Set task - How many lines in the listing below contain the word "farthest"? Reply with the number only.

Exercise inputs -
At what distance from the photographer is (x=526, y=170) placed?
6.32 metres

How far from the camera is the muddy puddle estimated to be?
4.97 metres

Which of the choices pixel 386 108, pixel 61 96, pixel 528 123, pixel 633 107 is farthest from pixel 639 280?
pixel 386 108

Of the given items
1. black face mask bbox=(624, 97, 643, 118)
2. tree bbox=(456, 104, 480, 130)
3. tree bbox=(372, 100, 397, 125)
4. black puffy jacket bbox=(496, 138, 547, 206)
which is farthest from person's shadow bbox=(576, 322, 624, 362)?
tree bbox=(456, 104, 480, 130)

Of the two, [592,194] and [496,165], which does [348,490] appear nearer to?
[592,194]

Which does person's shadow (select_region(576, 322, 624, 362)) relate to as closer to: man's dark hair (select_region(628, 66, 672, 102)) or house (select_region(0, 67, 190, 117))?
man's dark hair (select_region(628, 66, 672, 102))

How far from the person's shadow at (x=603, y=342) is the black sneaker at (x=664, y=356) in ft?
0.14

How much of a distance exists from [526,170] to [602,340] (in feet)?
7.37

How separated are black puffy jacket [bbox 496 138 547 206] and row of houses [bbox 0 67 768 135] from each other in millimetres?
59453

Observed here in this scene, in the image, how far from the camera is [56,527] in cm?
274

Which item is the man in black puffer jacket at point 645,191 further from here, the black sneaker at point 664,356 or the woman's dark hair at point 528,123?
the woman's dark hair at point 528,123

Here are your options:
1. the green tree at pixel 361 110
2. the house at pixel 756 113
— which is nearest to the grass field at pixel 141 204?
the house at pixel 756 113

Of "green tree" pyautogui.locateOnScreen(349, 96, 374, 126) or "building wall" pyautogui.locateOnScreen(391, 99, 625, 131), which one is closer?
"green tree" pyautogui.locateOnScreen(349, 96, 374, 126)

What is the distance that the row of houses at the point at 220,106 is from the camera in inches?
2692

--

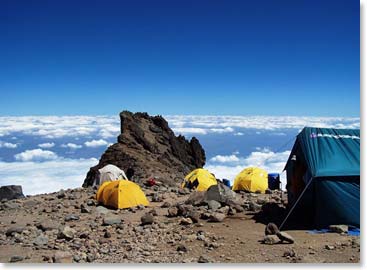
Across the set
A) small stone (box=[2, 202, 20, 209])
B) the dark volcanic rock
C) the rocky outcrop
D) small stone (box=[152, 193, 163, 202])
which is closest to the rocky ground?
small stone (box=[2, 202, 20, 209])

Complete response - 2